I do not want to interrupt the hon. Gentleman’s speech, which we are all enjoying, but does he accept that the ultimate irony in all this is that although ID cards were to remedy all of society’s ills, as he has outlined, they were to be voluntary at first? There was to be an attack on social security fraud, terrorism and criminality, but people had to volunteer for it.
The hon. Gentleman is right. That contradiction was even acknowledged by Labour Front Benchers as being the thing that would do ID cards in. What was the point of them if the scheme was to be voluntary? Could anyone see Mr Terrorist popping off to his post office voluntarily to apply for an ID card? That was never likely to happen. It was a ridiculous idea and the Labour party knew that, as has been acknowledged by its Front Benchers.

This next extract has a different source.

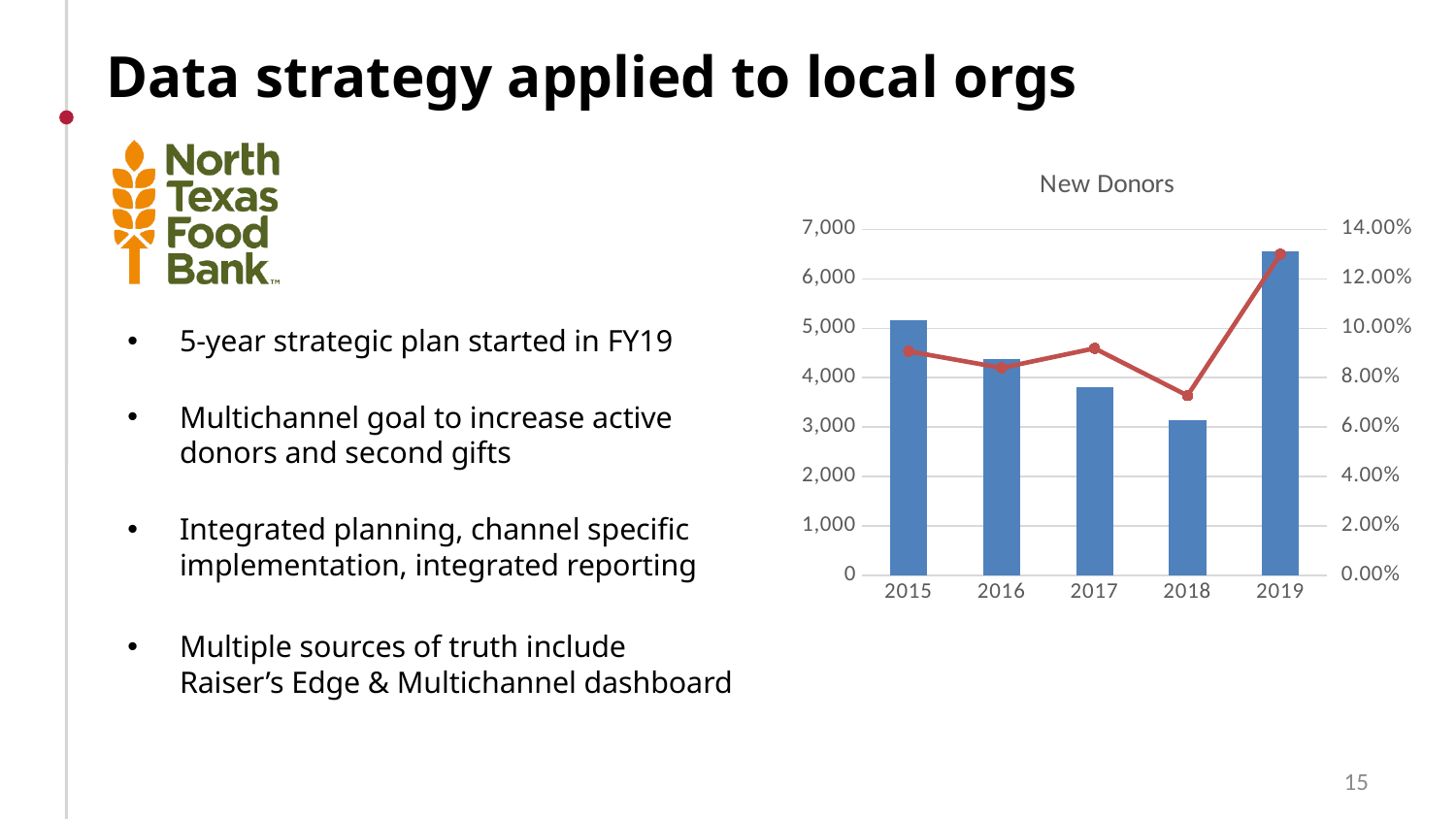
In which year does the line reach its lowest point? 2018 Do the bar values rise or fall from 2015 to 2018? fall Which year has the tallest bar in the New Donors chart? 2019 Is the bar value for 2019 greater or less than 6,000? greater Which year has the shortest bar in the New Donors chart? 2018 What is the title of the chart on the slide? New Donors Is the line value for 2019 greater or less than 12.00%? greater How many years are shown on the x axis of the New Donors chart? 5 Is the line value for 2018 greater or less than 8.00%? less Which year has a taller bar, 2015 or 2016? 2015 What kind of chart is shown on the slide? Bar chart with a line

Labour persisted with the scheme, but that approach and all the talk about the new things that ID cards would do only further confused the already sceptical public about what the cards were all about. The right hon. Member for Kingston upon Hull West and Hessle is right that ID cards were quite popular in their early days. At first, about 80% of the public thought that they would be a good thing, but that number slowly went down over the years as the public became familiar with what the cards were to do and as they heard the arguments and saw the costs escalate year after year. What ID cards became for new Labour was not so much some great suggestion that it was bringing to the British people as a political virility signal—something that a dying and decaying Government had to push forward to be seen to do something.
When I was preparing this speech, I had no idea what the right hon. Gentleman was going to say. I did not know whether ID cards were to be dumped or to be the first inclusion in the next Labour party manifesto. Indeed, I still am not sure exactly what the Labour party’s position is on them. We know that it is not voting against the measure tonight. What I have heard from Labour Members so far is that they think that ID cards are still a good idea, but the way that they have described them is like no other description of them that I have ever heard.
I had thought that ID cards would be subject to the same sort of revisionism that has been seen with some of the Labour leadership candidates. I thought that they might go the same way as the Iraq war or Alf Garnett’s immigration policies, but, no, it seems that they are still to be a feature of Labour’s new vision and version to reconnect with the British public. They will be there to try to reconnect with the British public.